Friday, August 6, 2010

Comfort Food - Potato (Rosemary and Buttermilk) Bread

In researching recipes and techniques used for making this bread, I came across two distinct approaches. It is worthwhile examining both since they each have advantages. The first approach, taken by Peter Reinhard in his fabulous The Bread Baker's Apprentice: Mastering the Art of Extraordinary Bread, uses a starter, called a biga. This is a combination of flour and water, with a very minimal amount of yeast, that is allowed to ferment at room temperature overnight. Given that the current 'room temperature' in Jerusalem is around 38 C (100 F) and has been for several days, that does not seem like much of an option. The idea is to make the biga today, let it ferment, and then complete the mixing and baking tomorrow. No doubt the slow rise and fermentation will add a dimension of 'sourdoughness' to the finished bread.

However, if you don't have the time, or inclination, to wait until tomorrow, and you absolutely must have the bread today, then the way to go is the method used by Beth Hensperger's equally excellent book, The Bread Bible: 300 Favorite Recipes. In this volume, she uses the more typical active dry yeast mixed with flour to make exceptional bread. Given that it is so hot lately, and also since I really couldn't wait until tomorrow, I opted for the shorter prep time.
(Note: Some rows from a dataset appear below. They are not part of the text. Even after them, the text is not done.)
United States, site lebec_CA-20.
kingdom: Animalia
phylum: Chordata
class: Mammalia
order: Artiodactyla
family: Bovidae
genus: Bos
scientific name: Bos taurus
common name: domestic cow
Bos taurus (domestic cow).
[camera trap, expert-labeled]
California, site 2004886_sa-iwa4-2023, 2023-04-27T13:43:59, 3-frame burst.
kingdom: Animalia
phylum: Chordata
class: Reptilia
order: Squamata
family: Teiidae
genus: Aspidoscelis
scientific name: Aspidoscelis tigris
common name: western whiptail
Whichever way you go, you won't be sorry.

Here's what you'll need:
1 large russet potato (about 3/4 pound or 350 g)
2 Tbs. (30 g) active dry yeast
2 Tbs (30 g) sugar
1 cup (about 250 cc) cold buttermilk
2 Tbs (30 g) unsalted butter or margarine
1 Tbs (15 g) salt 
6 to 7 cups AP flour
1 1/2 tsp. dried rosemary, crushed
flour for dusting
egg glaze and sesame or poppy seeds for decoration

Here's what you'll need to do:
1. Peel the potato and cut into pieces. Cover with water and boil until soft. Drain, reserving the boiling liquid (1 cup - if there isn't enough then add to make up the difference). Mash the potato until smooth. Don't leave lumps or you'll have lumps in your bread!

2.Warm the potato water in a bowl, then add the yeast and a pinch of sugar and stir to dissolve. Let this mixture stand for about 10 minutes until nice and bubbly.
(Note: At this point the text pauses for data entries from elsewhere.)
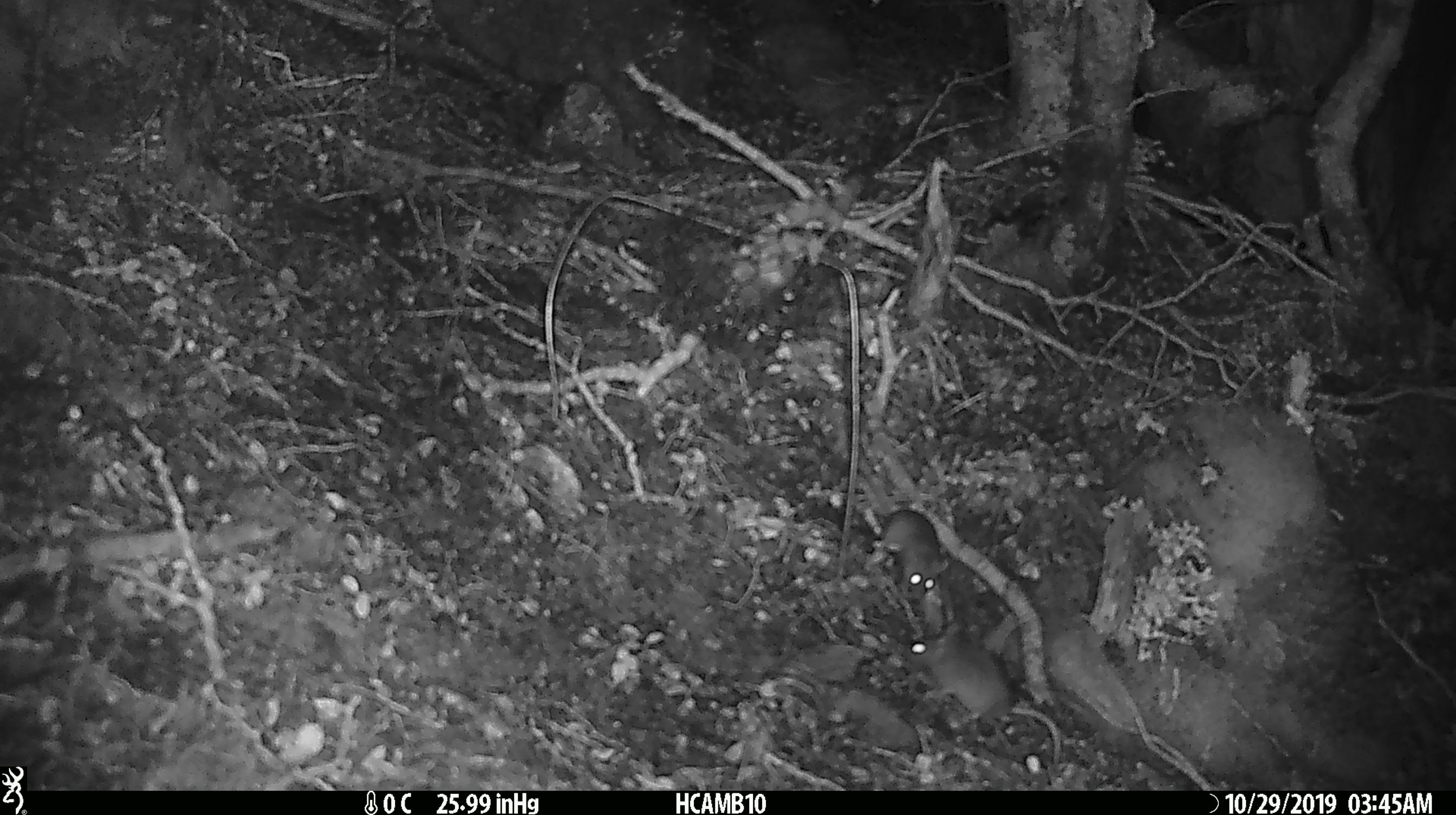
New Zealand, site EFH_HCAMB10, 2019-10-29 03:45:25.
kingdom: Animalia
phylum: Chordata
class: Mammalia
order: Rodentia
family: Muridae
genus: Mus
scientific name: Mus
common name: mouse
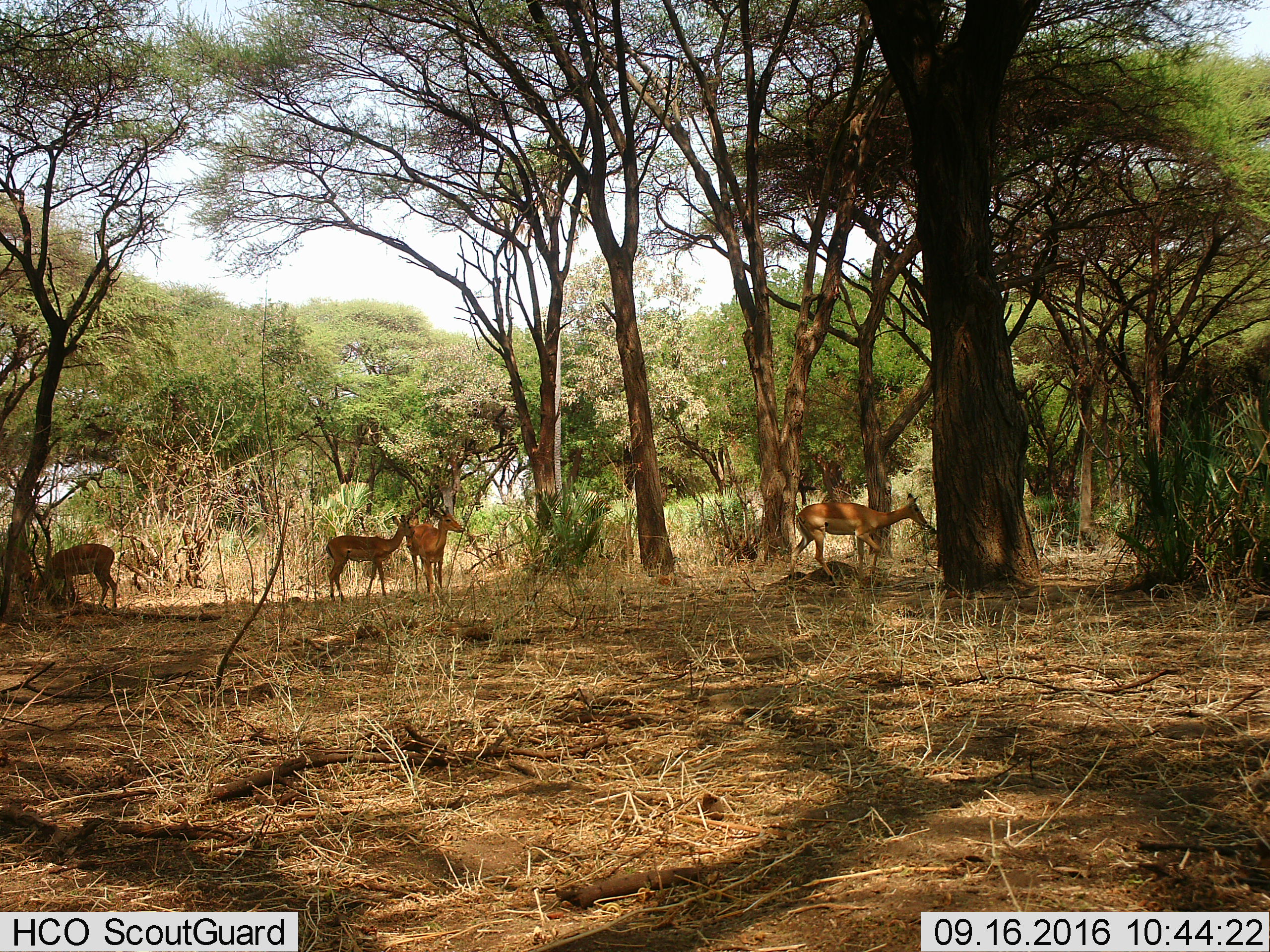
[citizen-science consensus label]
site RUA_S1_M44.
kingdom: Animalia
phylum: Chordata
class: Mammalia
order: Artiodactyla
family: Bovidae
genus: Aepyceros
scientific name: Aepyceros melampus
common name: impala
Impala (Aepyceros melampus), count 4. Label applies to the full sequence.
3. Now warm the buttermilk in a pan with the butter until it melts. Then add the remaining sugar, the salt, and the mashed potato. Make sure this mixture is smooth.

4. Combine the yeast mixture with the potato mixture, adding flour about 1/2 cup at a time until a soft, smooth dough is formed.
5. Knead the dough about 5 minutes until the dough is 'springy' and soft. Make sure the dough does not get too dry when you add flour. This will make for dense, heavy bread - not what you want at all. I found that I needed to add all the flour as the potato made the dough too sticky. It felt almost like a gluten-free batter bread at first. I added more flour and, despite my misgivings, the final bread was soft and fluffy.
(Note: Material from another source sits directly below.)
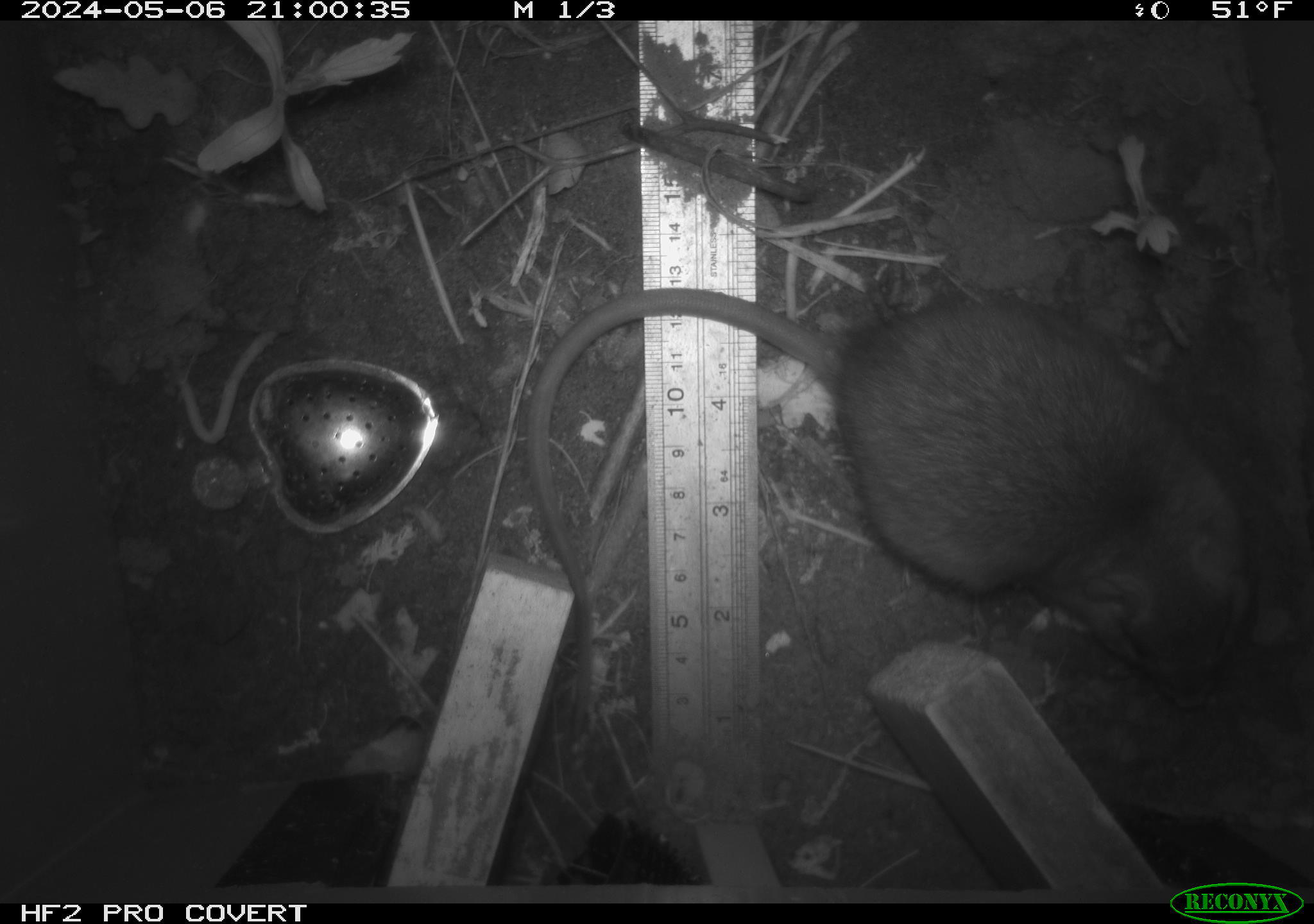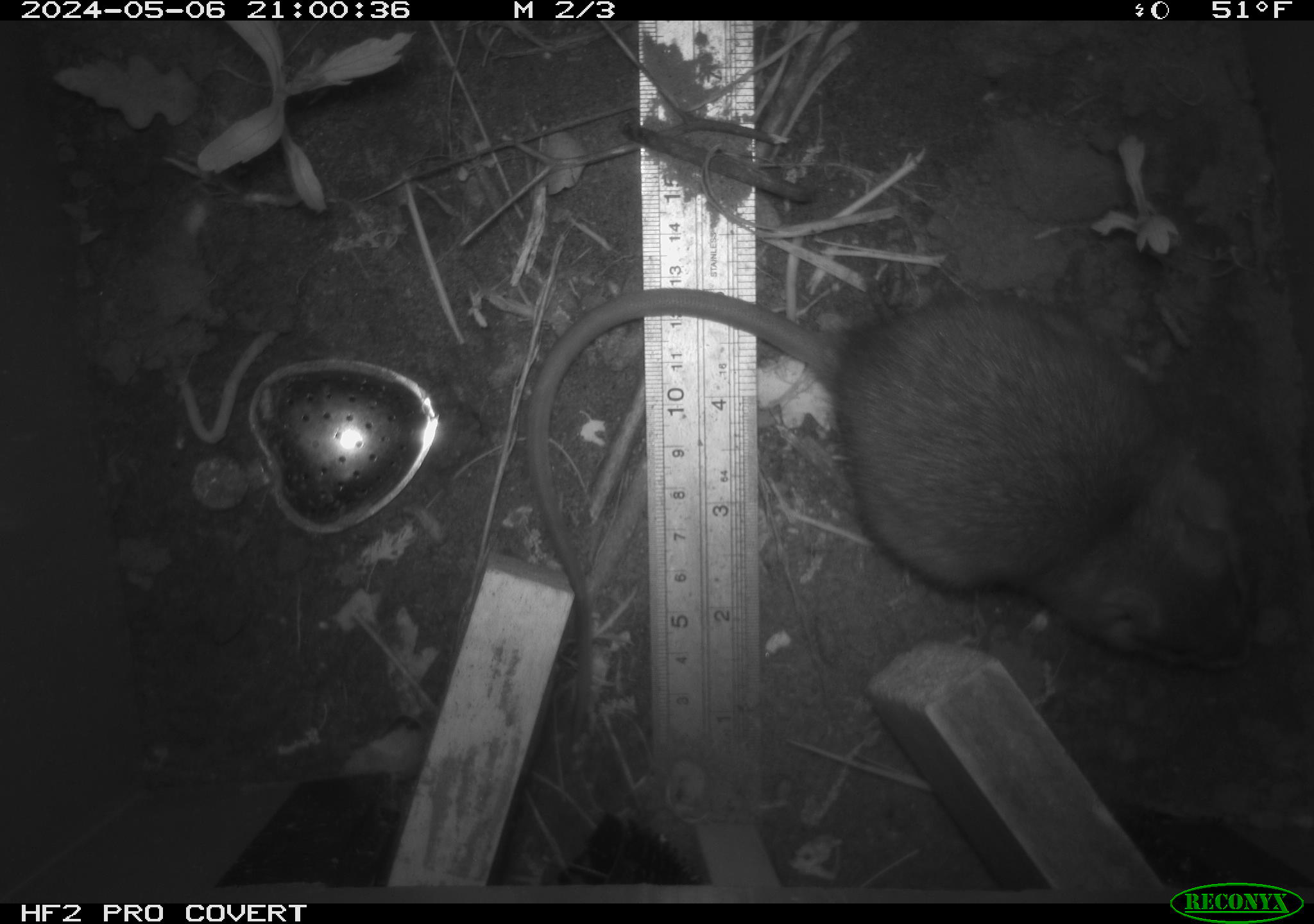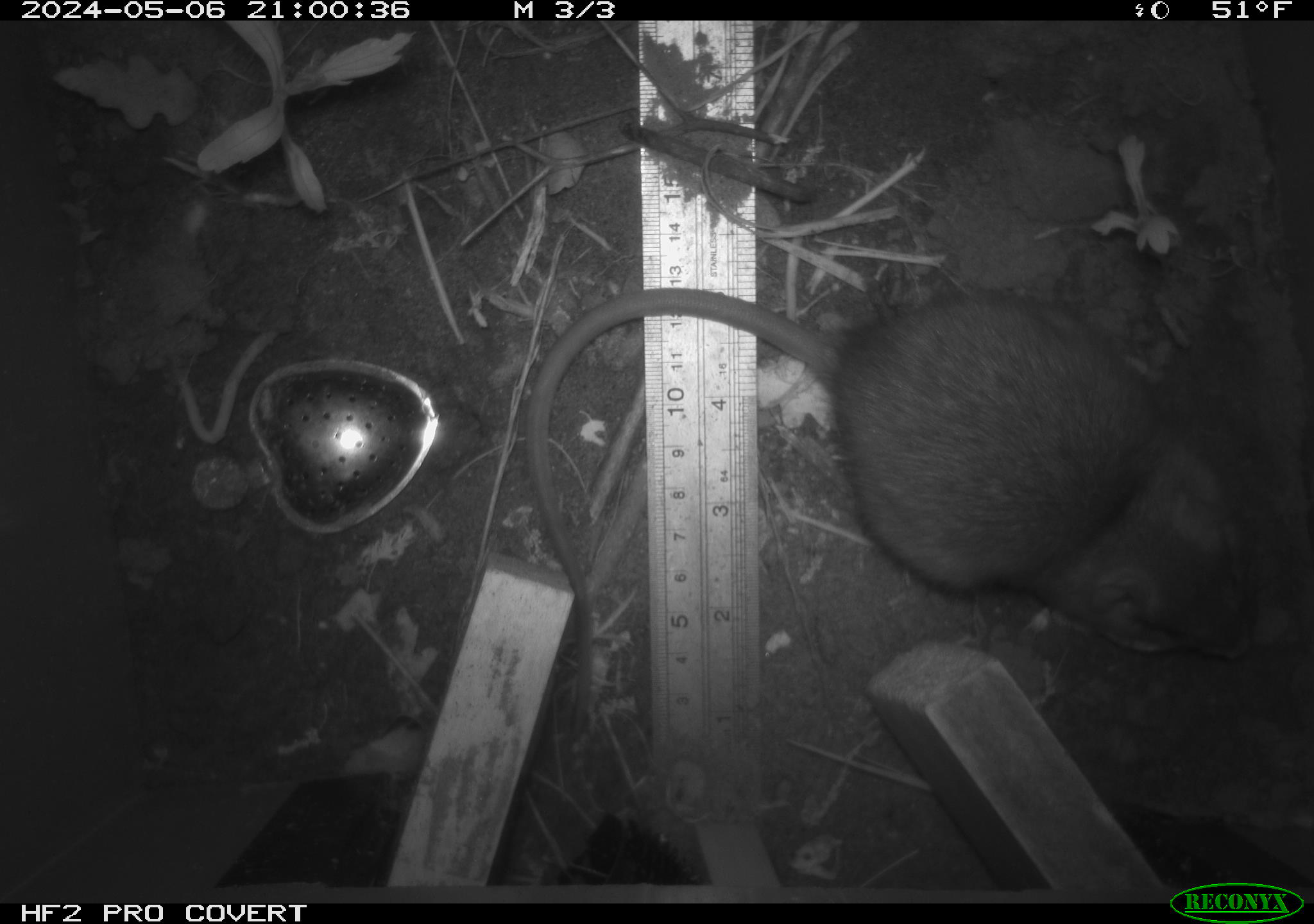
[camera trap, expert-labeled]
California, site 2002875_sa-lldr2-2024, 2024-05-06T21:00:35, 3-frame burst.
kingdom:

6. Place the kneaded dough into a greased bowl, turning to coat, then cover with plastic wrap and let stand until doubled, about 1 hour. Don't get worried if it takes longer (even 2 hours). Let the dough be your guide.

7. When the dough has risen, remove it from the bowl, punch it down to remove the gas, them divide into two equal-sized pieces. Divide the crushed rosemary  and, kneading, work it into the two pieces of dough. Shape each piece into a loaf, placing it seam-side down in a prepared loaf pan. Let it rise an additional 30 minutes. Cover loosely with plastic while it rises. Finally, dust with the flour or coat with an egg glaze and seeds of some sort.

8 About 20 minutes before baking, pre-heat the oven to 375 F (175 C). Place the loaves on a center rack and bake for 45 minutes until golden brown. The loaves will have a thick crust and will sound hollow when tapped on the bottom. Cool on a rack.

9 Oh, BTW, enjoy! Yum!!


  1. The loaves look lovely, but I don't actually see any rosemary anywhere....

  2. You are right, of course! Thanks for pointing this out (what a mistake!). This loaf can be made with variations using rosemary, or dried thyme, or marjoram, even flakes of garlic or onion. In my enthusiasm I accidentally left it out. The recipe has been updated and now includes the forgotten rosemary. BTW, for all the other herbs, the instructions are the same. Have a great day.